Weeks 6-7 (June 16 to June 29): Assemble documentation. Connect bias testing results to governance sign-offs, compile consumer notification logs, document any remediation actions taken and their post-remediation test results, and prepare the compliance report narrative. Ensure the board-level or senior management oversight documentation is current and that the cross-functional governance group membership list reflects actual participants.

Week 8 (June 30 to July 1): Final review and filing. Have legal and compliance teams review the assembled package for completeness against the Regulation 10-1-1 checklist. File with the DOI by the July 1 deadline.

Why This Matters for Actuaries

Colorado's insurance bias audit framework represents the most prescriptive set of fairness testing requirements any U.S. state has imposed on actuarial models. Every pricing GLM, every underwriting score, every claims triage algorithm that consumes external consumer data now sits inside a compliance regime that demands not just predictive accuracy but documented fairness across protected classes.

For pricing actuaries, the proxy variable audit component has the most direct impact. Traditional rating variables like territory, credit score, and occupation have long been defended on the basis of actuarial predictive power. Regulation 10-1-1 does not prohibit their use, but it does require carriers to document the extent to which each variable's predictive value flows through correlation with protected attributes and to provide actuarial justification for retaining variables with significant proxy load. This shifts the documentation burden from "is this variable predictive?" to "is this variable predictive for reasons that are separable from protected class membership?"

For reserving and model validation actuaries, the intersection of ASOP No. 56 with state-level bias audit requirements creates a dual compliance surface.
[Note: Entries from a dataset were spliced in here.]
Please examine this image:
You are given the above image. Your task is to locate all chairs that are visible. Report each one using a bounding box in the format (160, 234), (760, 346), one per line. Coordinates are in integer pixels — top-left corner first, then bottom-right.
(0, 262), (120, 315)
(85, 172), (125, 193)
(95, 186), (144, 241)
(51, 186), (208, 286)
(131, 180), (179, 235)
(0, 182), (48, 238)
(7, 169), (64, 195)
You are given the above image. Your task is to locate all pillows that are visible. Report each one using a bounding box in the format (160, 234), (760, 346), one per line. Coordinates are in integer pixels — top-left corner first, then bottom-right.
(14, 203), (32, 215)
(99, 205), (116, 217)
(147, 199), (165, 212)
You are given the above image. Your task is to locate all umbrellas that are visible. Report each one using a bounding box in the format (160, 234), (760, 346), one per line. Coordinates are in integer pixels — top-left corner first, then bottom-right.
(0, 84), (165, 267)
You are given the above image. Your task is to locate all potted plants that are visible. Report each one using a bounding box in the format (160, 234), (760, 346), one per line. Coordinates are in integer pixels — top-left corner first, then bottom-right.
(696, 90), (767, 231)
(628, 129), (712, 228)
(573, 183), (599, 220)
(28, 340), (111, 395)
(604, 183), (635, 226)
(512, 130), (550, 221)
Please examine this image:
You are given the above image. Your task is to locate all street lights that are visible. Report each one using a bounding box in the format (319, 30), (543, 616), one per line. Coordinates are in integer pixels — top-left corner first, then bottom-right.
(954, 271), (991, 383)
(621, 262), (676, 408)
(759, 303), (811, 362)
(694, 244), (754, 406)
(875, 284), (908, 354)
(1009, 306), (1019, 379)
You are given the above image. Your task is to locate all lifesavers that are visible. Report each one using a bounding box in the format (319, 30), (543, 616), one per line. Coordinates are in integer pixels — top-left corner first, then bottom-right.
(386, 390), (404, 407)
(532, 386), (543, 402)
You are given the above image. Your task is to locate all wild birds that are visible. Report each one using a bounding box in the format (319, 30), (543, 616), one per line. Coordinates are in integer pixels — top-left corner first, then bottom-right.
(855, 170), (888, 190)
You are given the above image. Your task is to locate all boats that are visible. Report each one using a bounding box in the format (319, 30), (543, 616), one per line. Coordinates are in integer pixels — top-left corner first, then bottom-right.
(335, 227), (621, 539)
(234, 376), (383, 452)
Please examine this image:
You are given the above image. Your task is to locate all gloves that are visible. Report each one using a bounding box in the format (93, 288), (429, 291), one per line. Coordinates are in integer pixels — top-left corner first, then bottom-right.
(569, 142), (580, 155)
Model risk management under ASOP No. 56 focuses on fitness for purpose, data quality, and appropriate limitations documentation. Colorado's framework adds a fairness dimension that ASOP No. 56 does not address. Actuaries signing off on model validation reports for Colorado-deployed systems need to understand that the ASOP-compliant validation and the Regulation 10-1-1 bias audit are complementary, not substitutes.
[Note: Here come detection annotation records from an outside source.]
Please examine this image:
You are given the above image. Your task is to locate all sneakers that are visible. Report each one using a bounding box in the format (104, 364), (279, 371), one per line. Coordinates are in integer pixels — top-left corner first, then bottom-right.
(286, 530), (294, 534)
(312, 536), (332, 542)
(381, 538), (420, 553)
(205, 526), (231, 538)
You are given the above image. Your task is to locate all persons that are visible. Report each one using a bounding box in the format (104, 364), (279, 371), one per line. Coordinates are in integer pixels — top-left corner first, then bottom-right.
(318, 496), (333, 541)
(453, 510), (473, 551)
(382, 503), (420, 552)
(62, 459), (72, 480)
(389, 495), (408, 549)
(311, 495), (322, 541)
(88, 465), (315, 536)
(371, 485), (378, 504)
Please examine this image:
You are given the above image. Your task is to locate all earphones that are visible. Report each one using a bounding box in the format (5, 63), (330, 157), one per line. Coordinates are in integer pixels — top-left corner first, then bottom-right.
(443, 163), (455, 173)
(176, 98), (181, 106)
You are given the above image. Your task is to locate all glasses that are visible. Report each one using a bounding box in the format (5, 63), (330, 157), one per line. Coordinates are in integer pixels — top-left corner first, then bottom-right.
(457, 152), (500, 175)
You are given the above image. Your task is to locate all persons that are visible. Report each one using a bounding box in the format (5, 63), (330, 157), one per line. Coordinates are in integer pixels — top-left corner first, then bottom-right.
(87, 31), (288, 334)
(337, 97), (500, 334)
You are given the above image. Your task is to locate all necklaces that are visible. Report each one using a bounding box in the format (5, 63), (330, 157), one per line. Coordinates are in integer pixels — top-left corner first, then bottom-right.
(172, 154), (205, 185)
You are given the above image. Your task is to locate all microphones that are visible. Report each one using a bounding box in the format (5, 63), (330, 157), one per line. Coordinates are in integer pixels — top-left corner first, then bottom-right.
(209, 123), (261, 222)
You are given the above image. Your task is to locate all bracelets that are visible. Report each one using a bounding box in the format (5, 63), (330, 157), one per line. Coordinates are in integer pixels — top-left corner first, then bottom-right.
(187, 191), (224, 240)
Colorado is the first mover, but it will not be the last. The NAIC's progression from bulletin to model law, the EU AI Act's enforcement beginning August 2026, and the 24 states that have already adopted the NAIC bulletin all point in the same direction: bias testing documentation is becoming a standard compliance obligation for actuarial models that consume external data. Building the documentation infrastructure now, even in states without Colorado-level requirements, is a hedge against regulatory convergence.